Severa was a moderator on the Russian spam community Spamdot[.]biz. In this paid ad from 2004, Severa lists prices to rent his spam botnet.

Early in his career, Severa worked very closely with two major purveyors of spam. One was Alan Ralsky, an American spammer who was convicted in 2009 of paying Severa and other spammers to promote pump-and-dump stock scams.

The other was a major spammer who went by the nickname “Cosma,” the cybercriminal thought to be responsible for managing the Rustock botnet (so named because it was a Russian botnet frequently used to send pump-and-dump stock spam). Microsoft, which has battled to scrub botnets like Rustock off of millions of PCs, later offered a still-unclaimed $250,000 reward for information leading to the arrest and conviction of the Rustock author.

Severa ran several affiliate programs that paid cybercriminals to trick people into installing fake antivirus software. In 2011, KrebsOnSecurity dissected “SevAntivir” — Severa’s eponymous fake antivirus affiliate program  — showing it was used to deploy new copies of the Kelihos spam botnet.

A screenshot of the “SevAntivir” fake antivirus or “scareware” affiliate program run by Severa.

In 2010, Microsoft — in tandem with a number of security researchers — launched a combined technical and legal sneak attack on the Waledac botnet, successfully dismantling it. The company would later do the same to the Kelihos botnet, a global spam machine which shared a great deal of code with Waledac and infected more than 110,000 Microsoft Windows PCs.

Levashov was arrested in 2017 while in Barcelona, Spain with his family. According to a lengthy April 2017 story in Wired.com, he got caught because he violated a basic security no-no: He used the same log-in credentials to both run his criminal enterprise and log into sites like iTunes.

In fighting his extradition to the United States, Levashov famously told the media, “If I go to the U.S., I will die in a year.” But a few months after his extradition, Levashov would plead guilty to four felony counts, including intentional damage to protected computers, conspiracy, wire fraud and aggravated identity theft.

At his sentencing hearing today, Levashov thanked his wife, attorney and the large number of people who wrote the court in support of his character, but otherwise declined to make a statement. His attorney read a lengthy statement explaining that Levashov got into spamming as a way to provide for his family, and that over a period of many years that business saw him supporting countless cybercrime operations.

The plea agreement Levashov approved in 2018 gave Judge Robert Chatigny broad latitude to impose a harsh prison sentence. The government argued that under U.S. federal sentencing guidelines, Levashov’s crimes deserved an “offense level” of 32, which for a first-time offender means a sentence of anywhere from 121 to 151 months (10 to 12 years).

But Judge Chatigny said he had concerns that “the total offense level does overstate the seriousness of Mr. Levashov’s crimes and his criminal culpability,” and said he believed Levashov was unlikely to offend again.

“33 months is a long time and I’m sure it was especially difficult for you considering that you were away from your wife and child and home,” Chatigny told the defendant. “I believe you have a lot to offer and hope that you will do your best to be a positive and contributing member of society.”

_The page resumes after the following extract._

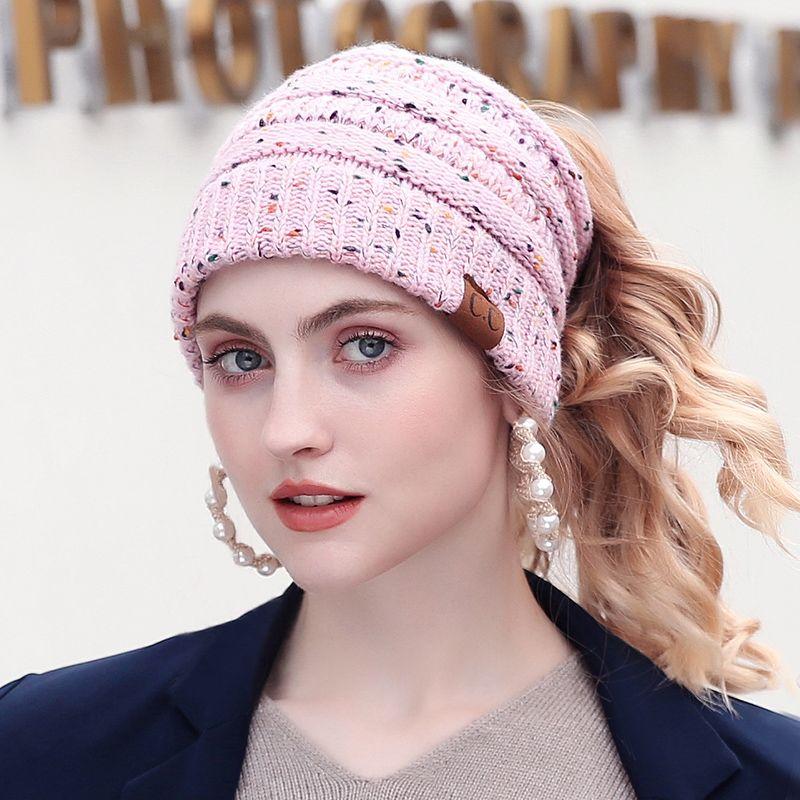 67202e9b675 Drop Shipping 2018 New Fashion CC Warm Winter Hat For Women Ponytail Beanie  Women Stretch Cable Knit Messy Bun Hats ...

Mark Rasch, a former federal prosecutor with the U.S. Justice Department, said the sentencing guidelines are no longer mandatory, but they do reflect the position of Congress, the U.S. Sentencing Commission, and the Administrative Office of the U.S. Courts about what seriousness of the offenses.

“One of the problems you have here is it’s hard enough to catch and prosecute and convict cybercriminals, but at the end of the day the courts often don’t take these offenses seriously,” Rasch said. “One the one hand, sentences like these do tend to diminish the deterrent effect, but also I doubt there are any hackers in St. Petersburg right now who are watching this case and going, ‘Okay, great now I can keep doing what I’m doing.’”

Judge Chatigny deferred ruling on what — if any — financial damages Levashov may have to pay as a result of the plea.

The government acknowledged that it was difficult to come to an accurate accounting of how much Levashov’s various botnets cost companies and consumers. But the plea agreement states a figure of approximately $7 million — which prosecutors say represents a mix of actual damages and ill-gotten gains.

However, the judge delayed ruling on whether to impose a fine because prosecutors had yet to supply a document to back up the defendant’s alleged profit/loss figures. The judge also ordered Levashov to submit to three years of supervised release, which includes constant monitoring of his online communications.

The Rise of Big Data | Solving Today’s Challenges with SentinelOne XDR (Part 1)

Extended Detection and Response (XDR) has become a prominent topic amongst security vendors and analysts in recent months. The promise of improved threat detections across a broader range of interconnected hardware and software solutions feels a lot like the early days of SIEM as it expanded beyond simple log management capabilities. Like with most legacy SIEM deployments, early XDR customers have struggled to balance investments in tooling and positive business outcomes. In fact, most enterprises have yet to fully consider the cost and complexity associated with data collection and analytics required by some vendor XDR solutions. Let’s take a look at the challenges in more detail and consider how SentinelOne is revolutionizing the XDR landscape by tackling one of the largest and most complex obstacles threatening successful XDR adoption: data management at scale.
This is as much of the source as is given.